— Exercise instructions —
Could you recast the rows below as a JSON list of strings, one string per line with blank lines left out, from the line with "How far between" to the line with "Answer: the white", both included?

### Material for this exercise ###

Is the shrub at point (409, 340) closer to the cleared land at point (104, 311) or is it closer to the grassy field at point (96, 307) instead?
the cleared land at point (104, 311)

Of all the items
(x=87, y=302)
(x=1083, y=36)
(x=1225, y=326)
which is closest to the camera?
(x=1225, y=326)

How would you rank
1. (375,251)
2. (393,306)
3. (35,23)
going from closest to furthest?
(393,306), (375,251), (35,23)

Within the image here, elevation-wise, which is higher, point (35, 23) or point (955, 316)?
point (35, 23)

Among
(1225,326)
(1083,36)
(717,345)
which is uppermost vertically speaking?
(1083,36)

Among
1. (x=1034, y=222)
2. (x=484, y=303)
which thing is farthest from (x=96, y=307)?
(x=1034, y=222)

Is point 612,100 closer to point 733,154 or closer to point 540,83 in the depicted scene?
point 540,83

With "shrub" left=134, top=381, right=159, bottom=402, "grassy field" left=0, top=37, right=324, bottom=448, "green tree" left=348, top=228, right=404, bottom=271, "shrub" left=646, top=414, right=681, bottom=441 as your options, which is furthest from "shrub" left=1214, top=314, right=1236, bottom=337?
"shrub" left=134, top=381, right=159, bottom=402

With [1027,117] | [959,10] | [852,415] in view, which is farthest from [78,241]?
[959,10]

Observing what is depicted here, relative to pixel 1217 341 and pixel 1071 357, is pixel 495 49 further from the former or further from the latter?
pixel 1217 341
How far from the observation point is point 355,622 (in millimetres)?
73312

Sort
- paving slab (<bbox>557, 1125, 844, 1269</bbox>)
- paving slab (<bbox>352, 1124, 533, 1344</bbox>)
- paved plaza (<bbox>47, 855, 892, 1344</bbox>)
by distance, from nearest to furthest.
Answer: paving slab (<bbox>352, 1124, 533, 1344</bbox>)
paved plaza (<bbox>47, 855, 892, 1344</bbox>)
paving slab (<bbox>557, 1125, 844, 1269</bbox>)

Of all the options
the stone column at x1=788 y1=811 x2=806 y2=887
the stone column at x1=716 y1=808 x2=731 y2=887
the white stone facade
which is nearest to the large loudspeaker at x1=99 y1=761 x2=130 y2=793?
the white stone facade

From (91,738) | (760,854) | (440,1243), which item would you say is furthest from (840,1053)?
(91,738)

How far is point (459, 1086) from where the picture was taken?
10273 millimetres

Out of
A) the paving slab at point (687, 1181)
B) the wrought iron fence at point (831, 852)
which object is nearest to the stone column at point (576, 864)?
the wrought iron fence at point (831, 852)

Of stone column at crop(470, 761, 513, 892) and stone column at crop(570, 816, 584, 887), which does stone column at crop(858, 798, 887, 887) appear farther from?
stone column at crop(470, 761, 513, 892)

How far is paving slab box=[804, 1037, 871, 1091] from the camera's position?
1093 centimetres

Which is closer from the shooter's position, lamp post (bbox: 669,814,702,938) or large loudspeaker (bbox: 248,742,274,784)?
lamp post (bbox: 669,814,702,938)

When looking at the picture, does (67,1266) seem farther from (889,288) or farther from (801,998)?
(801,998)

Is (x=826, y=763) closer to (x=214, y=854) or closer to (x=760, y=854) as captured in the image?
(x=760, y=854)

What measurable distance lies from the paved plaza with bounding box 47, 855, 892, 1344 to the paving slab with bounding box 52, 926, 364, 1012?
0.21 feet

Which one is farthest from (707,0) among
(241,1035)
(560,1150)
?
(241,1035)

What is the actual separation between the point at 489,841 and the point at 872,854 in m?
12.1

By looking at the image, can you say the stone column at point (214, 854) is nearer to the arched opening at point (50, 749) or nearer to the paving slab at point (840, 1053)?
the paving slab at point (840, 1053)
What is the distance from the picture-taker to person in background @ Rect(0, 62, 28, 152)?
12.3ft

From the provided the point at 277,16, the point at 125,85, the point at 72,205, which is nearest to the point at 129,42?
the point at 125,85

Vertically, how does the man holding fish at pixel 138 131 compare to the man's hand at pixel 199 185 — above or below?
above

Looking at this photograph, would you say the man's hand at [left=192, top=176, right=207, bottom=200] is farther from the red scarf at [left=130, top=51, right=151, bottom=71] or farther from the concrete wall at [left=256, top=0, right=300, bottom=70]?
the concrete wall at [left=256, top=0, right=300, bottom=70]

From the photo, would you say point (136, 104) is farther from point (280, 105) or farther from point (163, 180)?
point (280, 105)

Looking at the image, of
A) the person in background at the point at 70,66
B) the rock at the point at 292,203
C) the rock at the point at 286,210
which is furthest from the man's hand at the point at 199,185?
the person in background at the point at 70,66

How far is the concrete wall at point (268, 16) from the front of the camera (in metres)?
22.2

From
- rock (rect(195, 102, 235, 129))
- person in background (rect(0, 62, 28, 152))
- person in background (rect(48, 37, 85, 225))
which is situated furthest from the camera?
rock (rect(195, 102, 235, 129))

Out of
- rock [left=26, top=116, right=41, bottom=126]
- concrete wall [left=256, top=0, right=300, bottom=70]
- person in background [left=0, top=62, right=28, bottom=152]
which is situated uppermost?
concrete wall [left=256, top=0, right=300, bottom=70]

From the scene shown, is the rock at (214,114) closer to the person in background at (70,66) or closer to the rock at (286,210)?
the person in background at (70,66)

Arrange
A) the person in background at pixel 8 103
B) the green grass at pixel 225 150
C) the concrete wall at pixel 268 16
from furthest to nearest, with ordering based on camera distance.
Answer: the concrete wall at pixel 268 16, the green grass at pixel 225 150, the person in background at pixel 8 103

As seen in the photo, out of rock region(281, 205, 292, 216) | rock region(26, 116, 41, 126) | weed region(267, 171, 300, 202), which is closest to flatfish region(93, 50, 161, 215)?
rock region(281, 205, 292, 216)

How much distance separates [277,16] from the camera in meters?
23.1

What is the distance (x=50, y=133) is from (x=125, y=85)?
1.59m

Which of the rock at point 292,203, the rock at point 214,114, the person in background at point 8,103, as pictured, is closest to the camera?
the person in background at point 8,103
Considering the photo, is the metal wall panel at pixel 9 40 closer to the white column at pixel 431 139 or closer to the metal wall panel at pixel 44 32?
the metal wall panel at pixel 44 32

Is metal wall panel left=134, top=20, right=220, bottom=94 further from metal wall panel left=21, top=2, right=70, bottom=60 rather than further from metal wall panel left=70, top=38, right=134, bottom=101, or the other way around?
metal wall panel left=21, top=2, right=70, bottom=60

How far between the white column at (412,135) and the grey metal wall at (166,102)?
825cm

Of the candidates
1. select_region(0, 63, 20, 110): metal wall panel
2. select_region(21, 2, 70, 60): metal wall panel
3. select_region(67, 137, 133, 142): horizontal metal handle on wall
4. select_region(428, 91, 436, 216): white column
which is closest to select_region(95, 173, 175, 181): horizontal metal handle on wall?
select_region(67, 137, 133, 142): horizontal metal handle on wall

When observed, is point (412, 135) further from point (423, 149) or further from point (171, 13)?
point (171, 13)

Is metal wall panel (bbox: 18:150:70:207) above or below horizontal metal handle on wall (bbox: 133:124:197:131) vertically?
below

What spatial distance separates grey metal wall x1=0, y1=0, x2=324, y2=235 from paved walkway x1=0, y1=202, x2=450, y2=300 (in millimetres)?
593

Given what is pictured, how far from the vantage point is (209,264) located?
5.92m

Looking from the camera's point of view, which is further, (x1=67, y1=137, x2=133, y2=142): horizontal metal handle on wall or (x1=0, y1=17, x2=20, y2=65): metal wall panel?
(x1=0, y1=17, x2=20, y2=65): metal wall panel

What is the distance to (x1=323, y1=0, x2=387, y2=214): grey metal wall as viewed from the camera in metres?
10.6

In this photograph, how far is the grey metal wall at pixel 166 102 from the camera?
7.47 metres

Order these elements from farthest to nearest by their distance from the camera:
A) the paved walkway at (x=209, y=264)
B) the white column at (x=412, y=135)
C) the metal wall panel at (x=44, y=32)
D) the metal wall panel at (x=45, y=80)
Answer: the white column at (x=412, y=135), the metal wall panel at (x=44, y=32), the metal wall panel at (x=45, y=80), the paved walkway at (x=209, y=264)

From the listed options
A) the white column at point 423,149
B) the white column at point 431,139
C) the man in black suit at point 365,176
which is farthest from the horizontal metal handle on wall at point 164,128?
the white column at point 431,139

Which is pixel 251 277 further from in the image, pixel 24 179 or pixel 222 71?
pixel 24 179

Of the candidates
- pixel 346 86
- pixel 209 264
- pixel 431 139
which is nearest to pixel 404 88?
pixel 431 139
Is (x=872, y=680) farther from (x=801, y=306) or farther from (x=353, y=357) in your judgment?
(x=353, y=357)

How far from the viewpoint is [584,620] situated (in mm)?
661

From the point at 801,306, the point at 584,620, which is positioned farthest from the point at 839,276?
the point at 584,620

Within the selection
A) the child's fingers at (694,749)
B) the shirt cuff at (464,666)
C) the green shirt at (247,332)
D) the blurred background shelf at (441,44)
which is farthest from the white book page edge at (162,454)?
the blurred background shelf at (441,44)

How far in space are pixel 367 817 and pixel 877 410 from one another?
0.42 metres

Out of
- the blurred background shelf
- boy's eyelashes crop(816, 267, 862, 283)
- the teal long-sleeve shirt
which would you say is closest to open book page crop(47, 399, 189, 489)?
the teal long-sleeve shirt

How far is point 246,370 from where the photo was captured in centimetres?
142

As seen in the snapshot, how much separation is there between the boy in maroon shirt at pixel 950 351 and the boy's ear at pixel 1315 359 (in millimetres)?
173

###

— Answer in full —
[
  "How far between the white column at (412,135) and the grey metal wall at (166,102)?",
  "825cm",
  "Of the candidates",
  "1. select_region(0, 63, 20, 110): metal wall panel",
  "2. select_region(21, 2, 70, 60): metal wall panel",
  "3. select_region(67, 137, 133, 142): horizontal metal handle on wall",
  "4. select_region(428, 91, 436, 216): white column",
  "which is closest to select_region(95, 173, 175, 181): horizontal metal handle on wall?",
  "select_region(67, 137, 133, 142): horizontal metal handle on wall",
  "When observed, is point (412, 135) further from point (423, 149) or further from point (171, 13)?",
  "point (171, 13)",
  "Is metal wall panel (bbox: 18:150:70:207) above or below horizontal metal handle on wall (bbox: 133:124:197:131) vertically?",
  "below",
  "What spatial distance separates grey metal wall x1=0, y1=0, x2=324, y2=235 from paved walkway x1=0, y1=202, x2=450, y2=300 (in millimetres)?",
  "593",
  "Given what is pictured, how far from the vantage point is (209,264) located?",
  "5.92m",
  "Looking from the camera's point of view, which is further, (x1=67, y1=137, x2=133, y2=142): horizontal metal handle on wall or (x1=0, y1=17, x2=20, y2=65): metal wall panel?",
  "(x1=0, y1=17, x2=20, y2=65): metal wall panel",
  "What is the distance to (x1=323, y1=0, x2=387, y2=214): grey metal wall as viewed from the camera in metres?",
  "10.6",
  "In this photograph, how far is the grey metal wall at pixel 166 102 from the camera?",
  "7.47 metres",
  "Order these elements from farthest to nearest by their distance from the camera:",
  "A) the paved walkway at (x=209, y=264)",
  "B) the white column at (x=412, y=135)",
  "C) the metal wall panel at (x=44, y=32)",
  "D) the metal wall panel at (x=45, y=80)",
  "Answer: the white column at (x=412, y=135), the metal wall panel at (x=44, y=32), the metal wall panel at (x=45, y=80), the paved walkway at (x=209, y=264)"
]